Sir Henry Wotton, the seventeenth-century British diplomat, once remarked that an ambassador is "an honest man sent to lie abroad for the good of his country.' This comment nicely captures the fact that states do lie to each other, because they think that lying serves the national interest. Wotton's remark, however, is misleading in the sense that it implies that diplomats and statesmen routinely spend their time lying to each other. In fact, political leaders and their diplomatic representatives tell each other the truth far more often than they lie. Even when they are bent on deceiving one another, they are more likely to rely on concealment rather than overt lying.
Secrecy, as virtually all students of international politics know well, is a time-honored approach to developing weapons and strategies that can give one country an advantage over its rivals.
Of course, one's definition of lying affects any assessment of how much lying there has been among states, or any other kind of lying, for that matter. Sissela Bok, for example, notes in her important treatise on lying that some people define the concept of lying so broadly that they "take all forms of deception to be lies, regardless of whether or not they involve statements of any kind." When this expansive definition is employed, people can then say that lying is rampant in daily life, and "that the average person lies ten, twenty, a hundred times a day."

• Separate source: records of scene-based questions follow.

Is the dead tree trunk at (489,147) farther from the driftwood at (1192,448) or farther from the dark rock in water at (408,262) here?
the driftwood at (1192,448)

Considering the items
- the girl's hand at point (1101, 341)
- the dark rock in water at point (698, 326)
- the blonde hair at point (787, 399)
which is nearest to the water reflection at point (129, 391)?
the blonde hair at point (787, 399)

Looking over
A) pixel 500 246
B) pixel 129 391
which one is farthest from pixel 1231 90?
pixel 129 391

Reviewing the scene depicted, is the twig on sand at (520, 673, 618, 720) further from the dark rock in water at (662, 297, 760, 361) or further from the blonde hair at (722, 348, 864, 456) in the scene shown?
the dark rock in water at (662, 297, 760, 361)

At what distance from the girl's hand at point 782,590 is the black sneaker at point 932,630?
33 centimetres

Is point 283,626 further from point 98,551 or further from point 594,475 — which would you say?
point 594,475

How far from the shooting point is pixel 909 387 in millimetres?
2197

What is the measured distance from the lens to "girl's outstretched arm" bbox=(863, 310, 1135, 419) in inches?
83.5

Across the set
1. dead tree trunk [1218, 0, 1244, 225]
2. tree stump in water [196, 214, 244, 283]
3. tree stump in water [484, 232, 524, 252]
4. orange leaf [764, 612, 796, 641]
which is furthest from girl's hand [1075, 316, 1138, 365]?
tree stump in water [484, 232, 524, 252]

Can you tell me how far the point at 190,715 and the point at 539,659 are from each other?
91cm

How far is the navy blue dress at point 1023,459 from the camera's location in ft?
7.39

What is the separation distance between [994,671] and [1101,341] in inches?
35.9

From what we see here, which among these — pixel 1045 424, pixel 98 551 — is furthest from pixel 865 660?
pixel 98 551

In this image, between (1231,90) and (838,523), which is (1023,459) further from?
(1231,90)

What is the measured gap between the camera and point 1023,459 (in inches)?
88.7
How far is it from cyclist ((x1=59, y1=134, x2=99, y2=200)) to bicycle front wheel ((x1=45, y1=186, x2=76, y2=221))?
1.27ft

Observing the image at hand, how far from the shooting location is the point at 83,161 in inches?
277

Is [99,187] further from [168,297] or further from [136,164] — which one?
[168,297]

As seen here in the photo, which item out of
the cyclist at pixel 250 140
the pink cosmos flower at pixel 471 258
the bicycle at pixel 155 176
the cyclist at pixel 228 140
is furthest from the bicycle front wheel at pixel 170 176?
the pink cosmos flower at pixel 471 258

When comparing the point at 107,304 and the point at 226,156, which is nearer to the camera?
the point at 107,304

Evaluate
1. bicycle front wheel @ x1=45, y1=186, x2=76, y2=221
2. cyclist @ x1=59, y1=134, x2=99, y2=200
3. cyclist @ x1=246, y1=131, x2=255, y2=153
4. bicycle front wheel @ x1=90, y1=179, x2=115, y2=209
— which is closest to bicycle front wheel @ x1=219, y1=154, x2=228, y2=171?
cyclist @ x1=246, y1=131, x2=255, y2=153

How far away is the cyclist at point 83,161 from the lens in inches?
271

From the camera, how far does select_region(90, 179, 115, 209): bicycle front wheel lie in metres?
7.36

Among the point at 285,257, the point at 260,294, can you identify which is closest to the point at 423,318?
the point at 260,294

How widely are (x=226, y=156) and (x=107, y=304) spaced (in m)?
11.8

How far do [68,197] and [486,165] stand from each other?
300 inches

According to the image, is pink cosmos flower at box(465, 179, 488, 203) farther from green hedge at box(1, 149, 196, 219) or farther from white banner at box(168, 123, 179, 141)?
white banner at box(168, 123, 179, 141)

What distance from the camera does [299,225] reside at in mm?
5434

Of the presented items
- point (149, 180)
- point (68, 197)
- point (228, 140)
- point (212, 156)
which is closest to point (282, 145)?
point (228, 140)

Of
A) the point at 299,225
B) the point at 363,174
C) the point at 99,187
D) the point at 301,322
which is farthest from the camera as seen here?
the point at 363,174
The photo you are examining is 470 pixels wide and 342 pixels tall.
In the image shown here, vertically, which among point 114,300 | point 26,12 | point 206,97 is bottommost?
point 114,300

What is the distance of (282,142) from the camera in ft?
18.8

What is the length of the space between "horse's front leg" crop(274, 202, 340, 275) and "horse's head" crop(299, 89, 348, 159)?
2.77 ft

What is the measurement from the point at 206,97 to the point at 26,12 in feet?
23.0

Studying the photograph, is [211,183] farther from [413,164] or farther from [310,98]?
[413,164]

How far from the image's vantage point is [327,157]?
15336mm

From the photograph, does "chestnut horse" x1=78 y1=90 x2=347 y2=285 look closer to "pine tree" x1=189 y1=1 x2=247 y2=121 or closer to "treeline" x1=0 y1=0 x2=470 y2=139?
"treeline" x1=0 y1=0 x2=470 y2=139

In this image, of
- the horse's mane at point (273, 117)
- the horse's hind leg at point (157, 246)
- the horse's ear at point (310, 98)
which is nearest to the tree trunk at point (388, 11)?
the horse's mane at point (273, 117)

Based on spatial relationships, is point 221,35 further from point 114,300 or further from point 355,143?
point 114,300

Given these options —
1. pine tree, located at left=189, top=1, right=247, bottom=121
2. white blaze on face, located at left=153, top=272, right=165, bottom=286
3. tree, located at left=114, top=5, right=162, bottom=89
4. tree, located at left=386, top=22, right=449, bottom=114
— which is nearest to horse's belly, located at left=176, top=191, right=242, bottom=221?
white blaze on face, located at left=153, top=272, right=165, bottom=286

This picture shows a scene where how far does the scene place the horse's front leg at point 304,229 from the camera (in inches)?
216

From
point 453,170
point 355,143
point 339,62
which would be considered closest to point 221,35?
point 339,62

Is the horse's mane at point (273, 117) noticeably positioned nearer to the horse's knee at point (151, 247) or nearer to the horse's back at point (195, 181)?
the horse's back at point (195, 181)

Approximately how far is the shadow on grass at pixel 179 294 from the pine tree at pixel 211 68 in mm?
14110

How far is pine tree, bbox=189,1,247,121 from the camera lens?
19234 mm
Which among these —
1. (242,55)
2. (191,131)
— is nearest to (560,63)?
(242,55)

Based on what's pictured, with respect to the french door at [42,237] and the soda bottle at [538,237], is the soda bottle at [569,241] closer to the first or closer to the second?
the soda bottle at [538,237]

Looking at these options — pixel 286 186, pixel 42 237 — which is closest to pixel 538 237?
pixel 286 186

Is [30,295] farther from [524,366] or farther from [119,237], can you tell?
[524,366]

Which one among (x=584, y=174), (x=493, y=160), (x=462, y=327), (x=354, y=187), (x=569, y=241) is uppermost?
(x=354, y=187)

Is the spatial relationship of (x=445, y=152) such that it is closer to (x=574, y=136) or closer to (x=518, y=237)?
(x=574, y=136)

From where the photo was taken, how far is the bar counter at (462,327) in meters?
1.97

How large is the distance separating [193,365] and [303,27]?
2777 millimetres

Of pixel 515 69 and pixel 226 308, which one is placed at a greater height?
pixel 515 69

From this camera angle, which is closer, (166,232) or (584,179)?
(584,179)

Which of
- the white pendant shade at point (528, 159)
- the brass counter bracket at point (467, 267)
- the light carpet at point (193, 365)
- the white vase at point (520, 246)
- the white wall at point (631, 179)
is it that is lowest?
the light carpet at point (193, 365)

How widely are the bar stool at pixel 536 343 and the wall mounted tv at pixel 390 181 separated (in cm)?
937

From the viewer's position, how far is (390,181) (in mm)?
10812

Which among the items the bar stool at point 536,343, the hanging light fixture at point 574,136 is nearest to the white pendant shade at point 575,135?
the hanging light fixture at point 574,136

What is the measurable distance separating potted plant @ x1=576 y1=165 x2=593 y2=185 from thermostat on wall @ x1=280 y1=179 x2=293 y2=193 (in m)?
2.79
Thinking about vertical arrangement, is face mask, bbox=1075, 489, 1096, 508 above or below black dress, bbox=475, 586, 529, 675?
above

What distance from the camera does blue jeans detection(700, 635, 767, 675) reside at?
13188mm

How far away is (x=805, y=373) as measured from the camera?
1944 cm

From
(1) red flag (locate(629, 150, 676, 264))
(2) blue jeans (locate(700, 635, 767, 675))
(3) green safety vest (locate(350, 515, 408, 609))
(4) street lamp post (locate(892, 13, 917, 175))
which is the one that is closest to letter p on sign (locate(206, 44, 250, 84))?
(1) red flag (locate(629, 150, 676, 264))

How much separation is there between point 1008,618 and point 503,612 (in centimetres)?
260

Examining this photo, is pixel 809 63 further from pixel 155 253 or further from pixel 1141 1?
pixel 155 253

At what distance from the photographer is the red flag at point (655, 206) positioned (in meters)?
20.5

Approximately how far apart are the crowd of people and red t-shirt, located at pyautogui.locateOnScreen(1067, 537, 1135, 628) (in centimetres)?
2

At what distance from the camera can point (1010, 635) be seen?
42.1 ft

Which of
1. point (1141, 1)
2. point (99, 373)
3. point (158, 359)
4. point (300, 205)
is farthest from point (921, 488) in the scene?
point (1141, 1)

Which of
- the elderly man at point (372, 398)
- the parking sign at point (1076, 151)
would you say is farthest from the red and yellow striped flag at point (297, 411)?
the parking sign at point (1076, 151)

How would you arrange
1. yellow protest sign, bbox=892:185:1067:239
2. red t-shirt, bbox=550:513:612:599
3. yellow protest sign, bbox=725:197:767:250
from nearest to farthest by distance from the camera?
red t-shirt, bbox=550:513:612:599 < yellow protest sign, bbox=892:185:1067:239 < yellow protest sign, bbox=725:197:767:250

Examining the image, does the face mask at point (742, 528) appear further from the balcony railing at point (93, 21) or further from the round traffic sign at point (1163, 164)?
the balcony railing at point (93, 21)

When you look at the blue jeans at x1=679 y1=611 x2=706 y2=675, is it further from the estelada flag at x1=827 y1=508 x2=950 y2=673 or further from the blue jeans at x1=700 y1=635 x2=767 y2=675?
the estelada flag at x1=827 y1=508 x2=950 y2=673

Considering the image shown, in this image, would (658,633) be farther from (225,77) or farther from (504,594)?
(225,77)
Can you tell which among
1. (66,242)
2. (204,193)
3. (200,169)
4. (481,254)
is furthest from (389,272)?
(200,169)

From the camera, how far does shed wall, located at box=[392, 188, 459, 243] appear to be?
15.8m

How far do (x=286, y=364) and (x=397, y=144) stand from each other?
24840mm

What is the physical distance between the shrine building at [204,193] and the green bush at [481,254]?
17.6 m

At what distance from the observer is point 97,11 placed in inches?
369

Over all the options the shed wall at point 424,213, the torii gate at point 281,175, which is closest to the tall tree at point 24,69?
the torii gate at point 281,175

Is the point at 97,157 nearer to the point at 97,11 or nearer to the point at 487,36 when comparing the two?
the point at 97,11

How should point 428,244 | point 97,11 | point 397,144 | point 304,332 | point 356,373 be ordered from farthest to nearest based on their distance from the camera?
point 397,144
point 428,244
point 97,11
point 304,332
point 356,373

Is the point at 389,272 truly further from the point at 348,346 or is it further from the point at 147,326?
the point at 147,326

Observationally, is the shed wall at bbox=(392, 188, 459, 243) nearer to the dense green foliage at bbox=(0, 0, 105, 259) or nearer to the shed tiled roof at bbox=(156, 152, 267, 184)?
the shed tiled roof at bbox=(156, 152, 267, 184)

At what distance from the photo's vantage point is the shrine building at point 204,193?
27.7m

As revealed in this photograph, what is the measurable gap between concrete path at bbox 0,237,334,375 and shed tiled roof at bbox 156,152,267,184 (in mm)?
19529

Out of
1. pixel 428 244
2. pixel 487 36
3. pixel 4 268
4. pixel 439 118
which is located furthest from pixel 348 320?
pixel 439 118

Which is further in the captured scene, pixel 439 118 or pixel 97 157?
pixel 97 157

If applied to international politics, this definition of lying would include spinning and concealment, as well as consciously telling a deliberate untruth, and one could therefore say that inter-state lying was commonplace. But if one defines lying more narrowly, as Bok and I do, it is not nearly as widespread, although it is surely not unknown. I believe a narrower definition makes more sense, because it allows us to discriminate between different forms of deception and to theorize about when and why each may be employed.